*** INPUT DATA
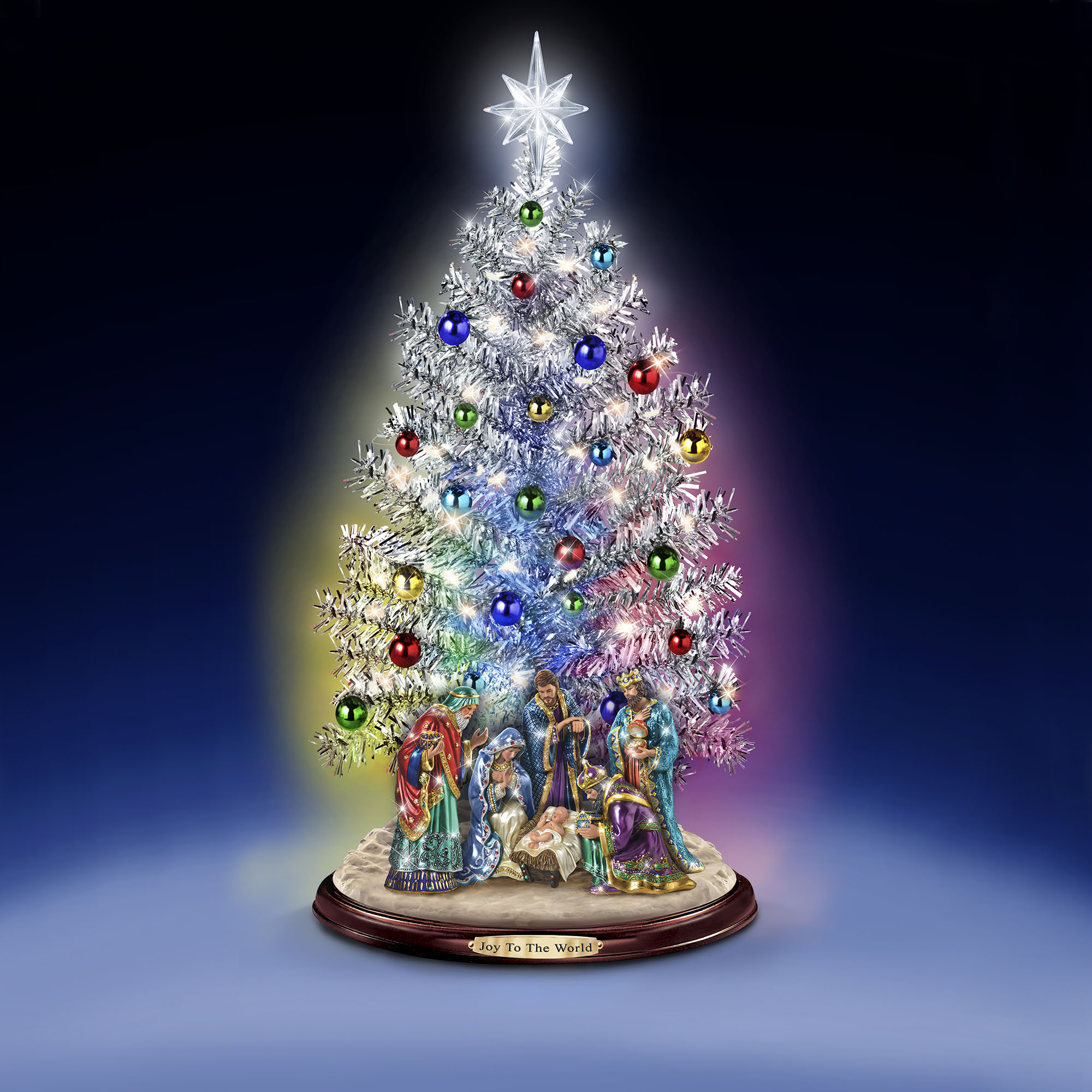 Silbersegen, Freude in der Welt - Tischchristbaum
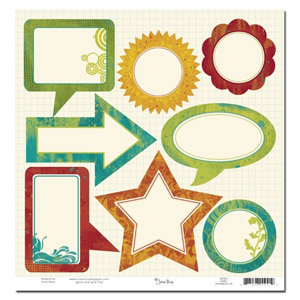 Scenic Route Paper - Grafton Collection - 12x12 Die Cut Journaling - Grafton, CLEARANCE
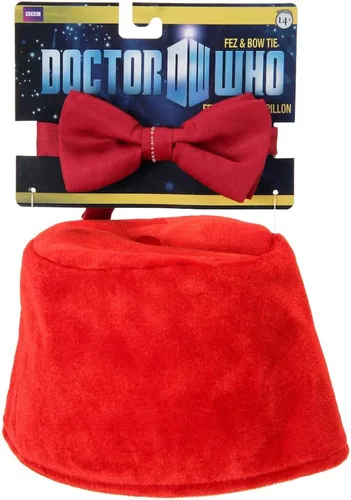 Vista 4 de elope Doctor Who FezBowtie Set, Rojo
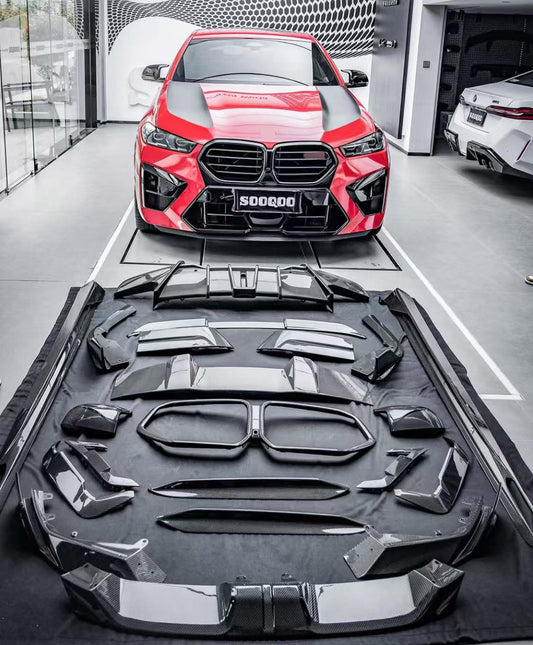 Authentic SOOQOO dry carbon fiber body kit for BMW X6M F96 Competition 2023+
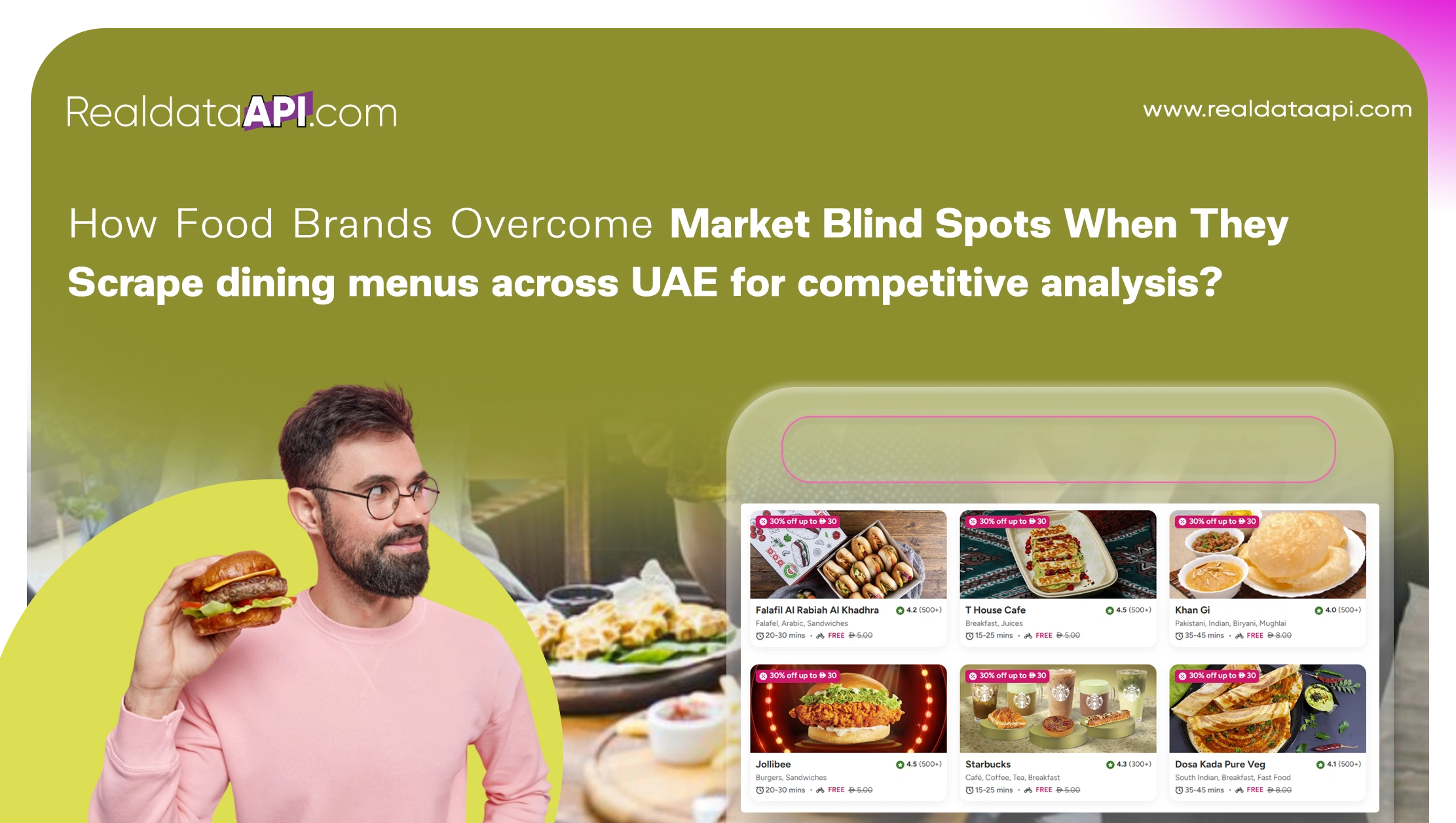 How Food Brands Overcome Market Blind Spots When They Scrape Dining Menus Across UAE For Competitive Analysis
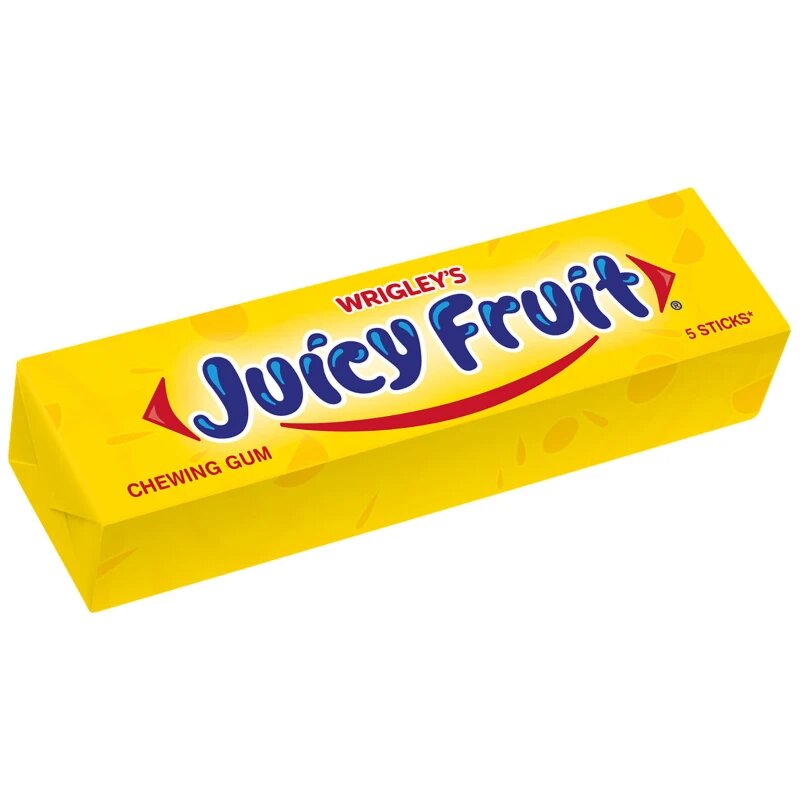 Жвачка Juicy Fruit Gum со вкусом "мультифрукт" (набор 2 штуки в упаковке) — фото 1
******
Starting at the line that holds "How Food Brands" and stopping at the last line of the listing above, write out each line exactly as it appears, and omit the pictures.

 How Food Brands Overcome Market Blind Spots When They Scrape Dining Menus Across UAE For Competitive Analysis
 Жвачка Juicy Fruit Gum со вкусом "мультифрукт" (набор 2 штуки в упаковке) — фото 1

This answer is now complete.